Hist feature (historical feature)

Hello,
It seems that Glyphs does not support ‘hist’ feature (when generated automatically). The series of ‘longs’ characters and ligatures are not generated within a ‘hist’ feature, instead they are included in the ‘dlig’ feature (when generated automatically). All historical glyphs should be removed from there manually otherwise the text will appear a bit weird.
Hope it helps.

The longs ligatures in .dlig do not do any harm. If you haven’t some longs in your text, it will not substitute anything. The longs has its own unicode so you do not need a feature to use it.

If you like to use the hist feature, make a copy of the longs and call it s.hist and name your ligatures s.hist_t.

Well, “hist” feature substitutes s by longs.

sub s by longs;
sub longs h by longs_h;
sub longs l by longs_l;
sub longs t by longs_t;
sub longs i by longs_i;
sub longs longs by longs_longs;

For me it is more convenient to gather all these substitutions under the “hist” feature, instead of changing the name of longs to s.hist.
Thanks anyway.

According to http://www.microsoft.com/typography/otspec/features_fj.htm#hist the ligatures should not be in hist, but in liga or dlig.

The case of longs is at least disputed because it does have its own encoding for the case where scripts use both forms of s, as it was the case in written German until mid-20th century.

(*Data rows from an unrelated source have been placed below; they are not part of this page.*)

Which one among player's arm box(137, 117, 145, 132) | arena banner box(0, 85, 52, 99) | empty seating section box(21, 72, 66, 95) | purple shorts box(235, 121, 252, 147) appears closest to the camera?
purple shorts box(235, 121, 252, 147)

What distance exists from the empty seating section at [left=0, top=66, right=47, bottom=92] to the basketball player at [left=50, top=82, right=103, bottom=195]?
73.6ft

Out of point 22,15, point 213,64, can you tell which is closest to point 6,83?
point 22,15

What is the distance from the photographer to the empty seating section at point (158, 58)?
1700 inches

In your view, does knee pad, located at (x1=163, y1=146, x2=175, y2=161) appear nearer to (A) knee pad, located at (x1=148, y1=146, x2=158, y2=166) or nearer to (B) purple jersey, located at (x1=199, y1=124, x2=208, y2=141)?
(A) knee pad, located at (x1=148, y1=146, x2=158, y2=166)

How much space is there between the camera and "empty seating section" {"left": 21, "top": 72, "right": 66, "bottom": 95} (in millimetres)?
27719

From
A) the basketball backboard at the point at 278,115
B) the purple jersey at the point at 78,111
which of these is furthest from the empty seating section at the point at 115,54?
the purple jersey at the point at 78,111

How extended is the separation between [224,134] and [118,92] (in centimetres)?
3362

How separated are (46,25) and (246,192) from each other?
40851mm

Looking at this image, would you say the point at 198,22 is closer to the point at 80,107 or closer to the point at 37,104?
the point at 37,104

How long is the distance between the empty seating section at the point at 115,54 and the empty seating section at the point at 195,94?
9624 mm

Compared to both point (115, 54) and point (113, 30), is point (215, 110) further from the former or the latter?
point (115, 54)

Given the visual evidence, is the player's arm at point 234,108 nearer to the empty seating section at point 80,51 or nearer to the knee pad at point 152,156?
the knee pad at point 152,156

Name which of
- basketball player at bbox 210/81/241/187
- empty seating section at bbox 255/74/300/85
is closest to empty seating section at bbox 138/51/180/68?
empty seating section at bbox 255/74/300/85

Then, there is the case where longs is indeed only a form of s with no semantic difference to s. Take Karolingian scripts for example which only ever use the longs shape. In that case, you’d use the s character for storing the text, but may prefer the longs glyph in a layout.

Personally, I generate an identical glyph with longs=s.hist (and do the same for all affected ligatures) and can cover both cases.